Album Review: Feeder - 'Torpedo'
‘Torpedo’ marks 30 years of Feeder, and their new album brings a certain certainty in the midst of everything else.
If you’ve ever loved vocalist Grant Nicholas, bassist Taka Hirose, and co, you won’t be misled by this album. From the opening power of six-minute epic ‘The Healing’, where Grant sings “Hands lifted high for the healing”, Feeder prove themselves a band pulling off their grandiose ambitions.
The recorded has been pieced together - Grant at his home studio in north London, Taka’s bass in Yorkshire, and studio drum sessions with Geoff Holroyde and Karl Brazil. The end collection crosses the history of the Kerrang! Hall of Famers. In Grant’s typical writing style, it’s universal, not tied to particular moments in our recent history.
There’s the momentum of their anthems, like the title track, festival hit in waiting ‘When It All Breaks Down’, and ‘Wall of Silence’. The latter is one of many references to encouraging vibes, a necessary escape from the realism of now. “If you can say something positive, good”.
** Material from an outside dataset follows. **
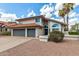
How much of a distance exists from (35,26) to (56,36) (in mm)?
3567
It also contains some of the moodiest and grungiest vibes from Feeder in quite some time, including ‘Magpie’s riff-driven musings on “self-control”, and the influence of Depeche Mode in ‘Slow Strings’. ‘Decompress’ is heavy in the verses, but becomes an arena pleaser in the chorus, as Grant sings: “See what tomorrow has to bring, before we lose our minds”.
The band have made two million album sales in the UK, across a broad canvas of styles. Other periods of the band’s colourful history emerge elsewhere on ‘Torpedo’. ‘Hide and Seek’ is a quieter call back to their ‘Comfort In Sound’ era, talking of dream worlds, while ‘Born To Love You’ has the fuel that drove ‘Pushing The Senses’ to become an important sound of 2005, and Feeder’s live sets ever since.
‘Submission’ makes a broody grand ending, with acoustic strums and synth strings in the style of The Cure – encompassing both the positivity that underpins ‘Torpedo’, and the understanding that life sucks sometimes.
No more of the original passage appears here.